Mia focused on his face. When the boat struck an underwater obstruction, he lost his balance and, thankfully, his grip. Gasping for air, she used the heel of her hand to smash his nose.
He swore, then slapped her so hard her ears rang.
Gushing blood mingled with the sweat and rainwater on his face. The flashlight slid away, thunder crashed, and it seemed the floor of the swamp heaved.
Mia crawled toward the back of the boat. Halfway there, he caught her ankle and hauled her back. She expected him to stab her, but instead, he stopped moving. His fingers tightened like a vise.
Unsure of her aim, Mia kicked out with her other foot. She struck something, but thought the pain only woke him up because he gave her leg a nasty yank. Unable to hold on, she slipped and hit her head on the bench.
Pain sliced through her skull. Rolling over, she saw his face through a dense haze. He was floating high above her, staring slack-jawed at something beyond her range of vision. She thought he might be planning to choke her again. The fingers of both hands were curled, he was panting for breath and his gaze snapped back and forth between that distant point and her face.
“I’ll kill you both,” she heard him snarl. “I’ll—”
A sudden lurch pitched Mia sideways and almost sent the killer over the side.
The small craft began to buck. The flashlight struck her shoulder, and she felt something wedge itself beneath her hip.
Sounds overlapped—thunder, loud splashes of water, a great deal of thrashing, a great deal more swearing.
Clinging to the seat, Mia shoved the hair from her eyes. “Ryder?”
He didn’t answer, but it had to be him.

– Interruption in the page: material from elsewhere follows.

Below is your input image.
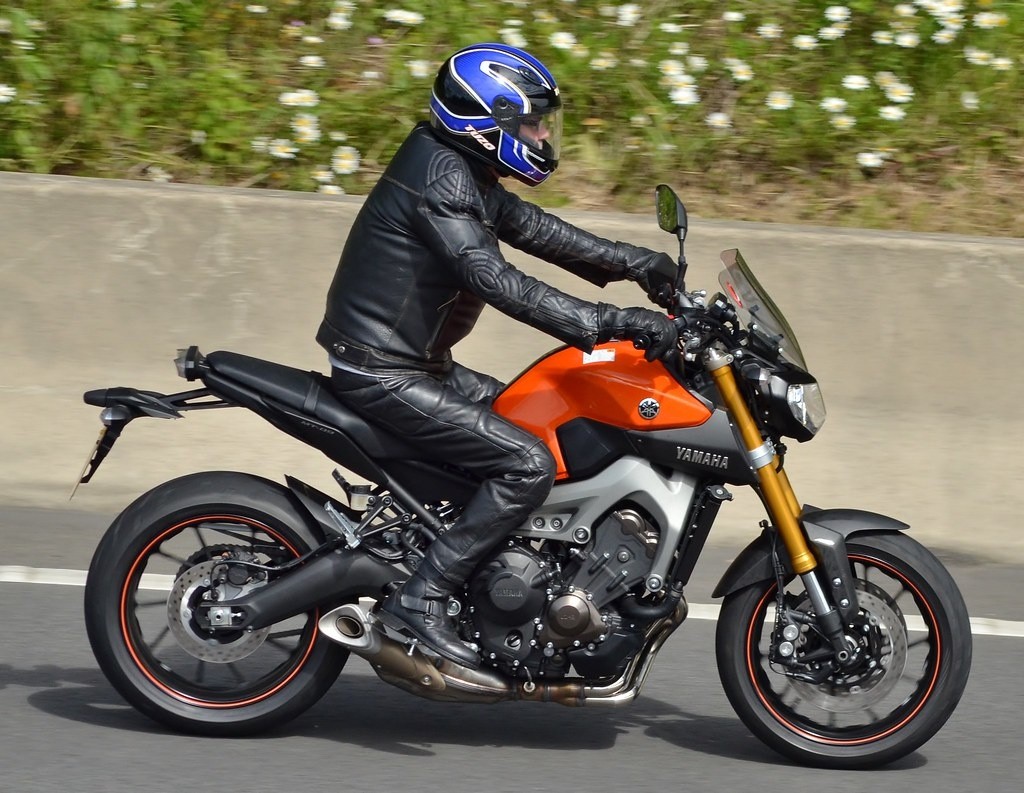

On her hands and knees, she spied the killer’s knife and grabbed it.
Where were they? Everything appeared to be moving, but it was all blurred by the rain. After several seconds of searching, she picked out two figures near the dock, close enough to shore that Ryder—pretty sure it was Ryder—was able to stand.
The boat scraped the dock. Grabbing a pylon, Mia secured the line and pulled herself out. Lightning struck, cloud to ground, a jagged fork that threatened to tear the night apart.
She shone the beam into the water. Her vision wavered. Two men split into four. She heard a shout and saw a pair of men stumble to shore. The others—both Ryder, she hoped—followed. An agonized cry reached her as someone dove into the weeds, beat around briefly and came up firing. Had to be the killer, didn’t it?
Mia willed her heart out of her throat as gunshots echoed through the swamp. “Don’t die,” she whispered to Ryder. “Don’t you dare die.”
At the end of the dock, she half slid, half hopped to the lower ground. Mud squelched. Not safe here, a voice in her head warned. Alligator territory.
The shooting halted abruptly. The man with the gun tripped and went down. Mia’s breath stalled. The next thing she knew, Ryder had the gun. He also had the killer—on the ground, in the mud, with the barrel rammed under his chin.
Exhausted, she staggered over, fell to her knees and pressed her spinning head to his shoulder. “So many bullets. I thought he’d hit you for sure.”
Setting a hand on her neck, Ryder took his eyes off the killer to look at her. “Are you all right? Is that blood?”
“Yes I am, and yes it is. But it’s nothing. You?”
“Not dead,” he said. Drawing her closer, he nodded downward. “Shine the light on his face.”
Mia wished she could believe the abject horror that paralyzed the killer’s facial muscles was a figment of her imagination, but she knew it wasn’t. The man appeared frozen. He wasn’t fighting, wasn’t twitching; he barely breathed.
“What’s he staring at?” Looking up, she saw nothing but rain and blackness, and shivered. “This is very weird, Ryder.”
“Tell me about it. See if there’s any rope in his pack. He ditched it on the dock.”
She glanced skyward again before retrieving the pack. Her head throbbed, but thankfully the double vision had receded. All she felt was overwhelming relief, both for Ryder’s timely arrival and for the miraculous fact that he hadn’t been shot.